Dans l'affaire Nature, précitée, il y avait, comme dans le cas qui nous occupe, certains éléments de preuve tendant à démontrer l'existence d'une véritable confusion. Cependant, ces éléments de preuve ne permettaient pas de conclure que la confusion causerait un préjudice irréparable à l'intimée [. . .] La Cour s'est dite d'avis que la précarité de cet élément de preuve portait un coup fatal à la prétention relative au préjudice irréparable. À mon avis, la présente situation est identique. [Non souligné dans l'original.]
(ii) La preuve |
[41]Pour établir le préjudice irréparable, l'avocat de Viewpoint a surtout tablé sur les affidavits du président de Viewpoint, M. S. Anthony Margolis, et sur les affidavits souscrits par M. Kenneth R. Deal, directeur du marketing, des politiques de l'entreprise et du commerce international à la Michael G. DeGrootte School of Business de l'université McMaster et président de Marketing Decision Research Inc., une société d'étude de marché. Aucun des deux déclarants n'a été contre-interrogé au sujet de son affidavit. Chacun a déposé deux affidavits: le premier pour appuyer la thèse de la demanderesse et le second pour répondre aux affidavits de la défenderesse.

Consigne 1> Indiquez si chacune des affirmations suivantes concorde avec l'extrait sur le préjudice irréparable, en répondant par oui ou par non et en citant mot pour mot les termes décisifs de l'extrait. (a) Les deux déclarants ont été contre-interrogés au sujet de leurs affidavits. (b) Chacun des deux déclarants a déposé deux affidavits. (c) Dans l'affaire Nature, la Cour a estimé que la précarité de l'élément de preuve portait un coup fatal à la prétention relative au préjudice irréparable.
Consigne 2> Poursuivez l'extrait sur le préjudice irréparable à partir de sa dernière phrase.

Relevé>
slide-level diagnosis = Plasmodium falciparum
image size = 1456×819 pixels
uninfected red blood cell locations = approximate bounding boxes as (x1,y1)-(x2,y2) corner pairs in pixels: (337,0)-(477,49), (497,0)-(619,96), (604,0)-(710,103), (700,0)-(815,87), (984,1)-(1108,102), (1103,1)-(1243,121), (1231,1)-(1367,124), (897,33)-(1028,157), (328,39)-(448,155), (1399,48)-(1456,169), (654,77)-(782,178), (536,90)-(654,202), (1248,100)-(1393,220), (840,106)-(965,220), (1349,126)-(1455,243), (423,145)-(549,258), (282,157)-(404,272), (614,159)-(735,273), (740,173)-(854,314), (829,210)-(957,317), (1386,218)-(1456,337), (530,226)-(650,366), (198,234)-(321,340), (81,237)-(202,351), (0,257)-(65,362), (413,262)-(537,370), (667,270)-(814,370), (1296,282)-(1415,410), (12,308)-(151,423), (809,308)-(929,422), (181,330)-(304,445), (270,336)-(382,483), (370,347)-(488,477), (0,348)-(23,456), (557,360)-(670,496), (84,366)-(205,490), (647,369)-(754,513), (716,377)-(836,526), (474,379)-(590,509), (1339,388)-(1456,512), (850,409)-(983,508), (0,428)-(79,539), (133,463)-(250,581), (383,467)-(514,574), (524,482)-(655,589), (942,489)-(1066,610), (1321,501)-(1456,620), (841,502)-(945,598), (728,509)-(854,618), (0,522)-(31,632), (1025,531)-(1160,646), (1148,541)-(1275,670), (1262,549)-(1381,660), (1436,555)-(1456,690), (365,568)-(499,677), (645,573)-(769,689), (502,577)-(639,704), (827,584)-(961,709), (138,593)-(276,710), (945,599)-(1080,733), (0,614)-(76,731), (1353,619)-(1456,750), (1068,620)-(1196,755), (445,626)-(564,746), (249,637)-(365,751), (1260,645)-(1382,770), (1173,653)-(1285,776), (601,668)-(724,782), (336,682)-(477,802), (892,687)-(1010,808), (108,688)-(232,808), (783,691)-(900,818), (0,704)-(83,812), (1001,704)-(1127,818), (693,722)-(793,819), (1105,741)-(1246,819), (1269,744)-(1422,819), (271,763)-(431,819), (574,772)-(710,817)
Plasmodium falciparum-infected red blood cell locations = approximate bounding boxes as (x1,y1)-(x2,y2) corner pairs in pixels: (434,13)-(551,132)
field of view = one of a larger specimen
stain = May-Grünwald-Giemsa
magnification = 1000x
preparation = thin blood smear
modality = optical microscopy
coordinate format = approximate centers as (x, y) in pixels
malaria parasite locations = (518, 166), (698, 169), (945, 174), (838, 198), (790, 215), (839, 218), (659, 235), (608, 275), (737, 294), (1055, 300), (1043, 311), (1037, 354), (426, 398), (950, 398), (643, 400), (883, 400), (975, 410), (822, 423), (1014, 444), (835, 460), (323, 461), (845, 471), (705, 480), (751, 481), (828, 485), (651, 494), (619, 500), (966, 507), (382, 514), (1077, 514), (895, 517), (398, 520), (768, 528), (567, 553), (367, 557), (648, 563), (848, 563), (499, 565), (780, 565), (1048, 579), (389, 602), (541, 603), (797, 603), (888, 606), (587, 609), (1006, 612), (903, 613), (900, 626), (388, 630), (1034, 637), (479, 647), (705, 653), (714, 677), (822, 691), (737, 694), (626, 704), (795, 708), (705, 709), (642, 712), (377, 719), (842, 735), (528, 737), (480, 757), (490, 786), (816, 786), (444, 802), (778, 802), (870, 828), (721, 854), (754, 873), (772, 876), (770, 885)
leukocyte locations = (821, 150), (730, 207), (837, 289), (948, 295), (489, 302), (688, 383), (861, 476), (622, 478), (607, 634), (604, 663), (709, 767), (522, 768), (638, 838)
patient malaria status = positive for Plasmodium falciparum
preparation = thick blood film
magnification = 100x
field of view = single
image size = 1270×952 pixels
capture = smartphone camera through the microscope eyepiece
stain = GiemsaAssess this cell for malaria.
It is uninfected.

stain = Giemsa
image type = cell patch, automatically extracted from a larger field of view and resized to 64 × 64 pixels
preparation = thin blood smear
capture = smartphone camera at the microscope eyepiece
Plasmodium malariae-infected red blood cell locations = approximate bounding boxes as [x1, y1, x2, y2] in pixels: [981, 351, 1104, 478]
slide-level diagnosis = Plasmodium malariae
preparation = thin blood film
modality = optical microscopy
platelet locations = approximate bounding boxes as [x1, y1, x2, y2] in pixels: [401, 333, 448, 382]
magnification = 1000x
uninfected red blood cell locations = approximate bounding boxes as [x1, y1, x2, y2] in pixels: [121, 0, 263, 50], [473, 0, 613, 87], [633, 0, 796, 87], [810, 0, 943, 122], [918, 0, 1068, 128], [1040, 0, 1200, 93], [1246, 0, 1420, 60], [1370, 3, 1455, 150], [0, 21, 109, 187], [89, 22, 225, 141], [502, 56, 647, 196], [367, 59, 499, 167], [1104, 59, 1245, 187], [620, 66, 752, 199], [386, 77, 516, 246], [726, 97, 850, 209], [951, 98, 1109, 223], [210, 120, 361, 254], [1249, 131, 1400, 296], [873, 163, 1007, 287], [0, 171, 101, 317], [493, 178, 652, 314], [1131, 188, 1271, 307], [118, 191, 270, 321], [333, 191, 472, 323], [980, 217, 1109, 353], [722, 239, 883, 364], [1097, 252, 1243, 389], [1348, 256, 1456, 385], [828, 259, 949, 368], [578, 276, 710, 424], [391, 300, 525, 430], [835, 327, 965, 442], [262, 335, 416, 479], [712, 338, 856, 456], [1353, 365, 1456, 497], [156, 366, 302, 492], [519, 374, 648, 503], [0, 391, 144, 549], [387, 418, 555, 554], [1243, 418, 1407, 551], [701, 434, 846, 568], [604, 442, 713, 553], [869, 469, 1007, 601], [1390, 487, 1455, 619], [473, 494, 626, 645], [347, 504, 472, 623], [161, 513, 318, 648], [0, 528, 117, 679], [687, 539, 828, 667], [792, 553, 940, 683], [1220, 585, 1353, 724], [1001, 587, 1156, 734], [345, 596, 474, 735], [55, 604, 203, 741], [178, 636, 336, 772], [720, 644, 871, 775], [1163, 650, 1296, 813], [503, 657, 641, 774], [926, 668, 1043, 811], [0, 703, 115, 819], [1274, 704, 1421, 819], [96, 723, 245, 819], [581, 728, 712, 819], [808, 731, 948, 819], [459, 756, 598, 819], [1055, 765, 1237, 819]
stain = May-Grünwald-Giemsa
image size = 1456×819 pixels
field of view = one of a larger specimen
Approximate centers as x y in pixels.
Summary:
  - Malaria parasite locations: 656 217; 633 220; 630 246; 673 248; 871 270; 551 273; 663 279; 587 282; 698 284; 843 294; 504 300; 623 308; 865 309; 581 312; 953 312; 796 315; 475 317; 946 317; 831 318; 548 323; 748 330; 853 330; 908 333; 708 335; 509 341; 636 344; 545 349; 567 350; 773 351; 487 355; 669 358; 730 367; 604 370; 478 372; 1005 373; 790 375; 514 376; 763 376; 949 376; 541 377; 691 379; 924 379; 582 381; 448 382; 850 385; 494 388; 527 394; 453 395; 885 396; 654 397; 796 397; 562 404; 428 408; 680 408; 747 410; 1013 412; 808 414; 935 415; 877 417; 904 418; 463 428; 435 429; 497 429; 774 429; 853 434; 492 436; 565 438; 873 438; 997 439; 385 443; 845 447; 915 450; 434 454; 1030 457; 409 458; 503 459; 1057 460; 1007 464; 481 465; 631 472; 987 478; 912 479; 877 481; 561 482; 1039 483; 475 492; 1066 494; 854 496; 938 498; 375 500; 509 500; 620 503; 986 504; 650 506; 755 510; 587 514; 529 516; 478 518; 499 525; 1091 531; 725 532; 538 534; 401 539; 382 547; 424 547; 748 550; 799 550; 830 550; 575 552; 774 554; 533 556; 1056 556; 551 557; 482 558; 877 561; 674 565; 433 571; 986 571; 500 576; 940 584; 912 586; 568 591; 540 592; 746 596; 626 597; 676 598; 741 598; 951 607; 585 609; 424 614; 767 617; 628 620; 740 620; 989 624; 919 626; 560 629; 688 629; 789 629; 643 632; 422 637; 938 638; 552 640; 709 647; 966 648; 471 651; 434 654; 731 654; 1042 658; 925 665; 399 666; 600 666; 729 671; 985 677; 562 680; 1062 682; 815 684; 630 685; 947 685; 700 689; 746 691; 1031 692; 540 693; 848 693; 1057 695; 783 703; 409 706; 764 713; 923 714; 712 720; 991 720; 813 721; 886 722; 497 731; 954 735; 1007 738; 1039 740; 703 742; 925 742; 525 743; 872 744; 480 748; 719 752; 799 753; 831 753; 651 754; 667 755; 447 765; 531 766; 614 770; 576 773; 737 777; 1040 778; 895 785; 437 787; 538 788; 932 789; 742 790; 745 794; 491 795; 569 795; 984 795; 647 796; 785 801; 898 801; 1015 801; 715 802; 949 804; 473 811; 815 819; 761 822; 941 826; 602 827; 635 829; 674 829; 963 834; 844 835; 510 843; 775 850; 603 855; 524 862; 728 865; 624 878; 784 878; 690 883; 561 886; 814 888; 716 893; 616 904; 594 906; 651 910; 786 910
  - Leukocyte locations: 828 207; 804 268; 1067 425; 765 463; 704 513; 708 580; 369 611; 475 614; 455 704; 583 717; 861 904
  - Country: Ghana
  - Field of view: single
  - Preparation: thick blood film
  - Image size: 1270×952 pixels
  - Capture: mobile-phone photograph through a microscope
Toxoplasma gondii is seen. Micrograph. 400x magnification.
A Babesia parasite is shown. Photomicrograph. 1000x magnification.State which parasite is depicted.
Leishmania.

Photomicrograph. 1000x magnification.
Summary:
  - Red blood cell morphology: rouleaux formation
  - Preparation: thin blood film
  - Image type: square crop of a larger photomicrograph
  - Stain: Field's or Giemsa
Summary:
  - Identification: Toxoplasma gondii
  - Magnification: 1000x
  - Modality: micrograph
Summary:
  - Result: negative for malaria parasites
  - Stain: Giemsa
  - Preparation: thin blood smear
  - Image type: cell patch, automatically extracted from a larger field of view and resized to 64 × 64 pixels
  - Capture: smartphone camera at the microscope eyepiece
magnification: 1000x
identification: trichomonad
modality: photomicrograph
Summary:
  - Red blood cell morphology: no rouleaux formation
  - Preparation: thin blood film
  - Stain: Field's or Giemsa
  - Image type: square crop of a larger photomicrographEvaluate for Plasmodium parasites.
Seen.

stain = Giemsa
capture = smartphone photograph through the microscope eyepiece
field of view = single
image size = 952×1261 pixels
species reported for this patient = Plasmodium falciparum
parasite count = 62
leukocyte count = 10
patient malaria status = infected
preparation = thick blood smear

Réponse finale 1>
(a) Non : « Aucun des deux déclarants n'a été contre-interrogé au sujet de son affidavit. »
(b) Oui : « Chacun a déposé deux affidavits »
(c) Oui : « La Cour s'est dite d'avis que la précarité de cet élément de preuve portait un coup fatal à la prétention relative au préjudice irréparable. »

Réponse finale 2>
[42]Dans son affidavit, M. Margolis affirme que Viewpoint est en ce moment particulièrement vulnérable face à l'utilisation par On Par du nom «Tommy Bahamas Grill» en liaison avec un restaurant et qu'elle subira un préjudice irréparable si l'on permet à On Par de continuer à utiliser ainsi la marque de conmmerce «Tommy Bahama».
[43]M. Margolis déclare que Viewpoint s'inquiète en particulier du fait que le restaurant de la défenderesse sera le premier à exercer ses activités sous le nom de «Tommy Bahama» au Canada et affirme que [traduction] «notre réputation est entièrement entre les mains de la défenderesse, et la qualité des prestations de celle-ci échappe entièrement à notre volonté». Il souligne qu'On Par a choisi d'ouvrir son restaurant dans un endroit touristique et soutient que la ville de Victoria est extrêmement populaire auprès des touristes, de sorte qu'un grand nombre de personnes seront exposées aux activités d'On Par, ce qui augmente considérablement les risques d'atteinte à sa réputation dont Viewpoint est susceptible d'être victime.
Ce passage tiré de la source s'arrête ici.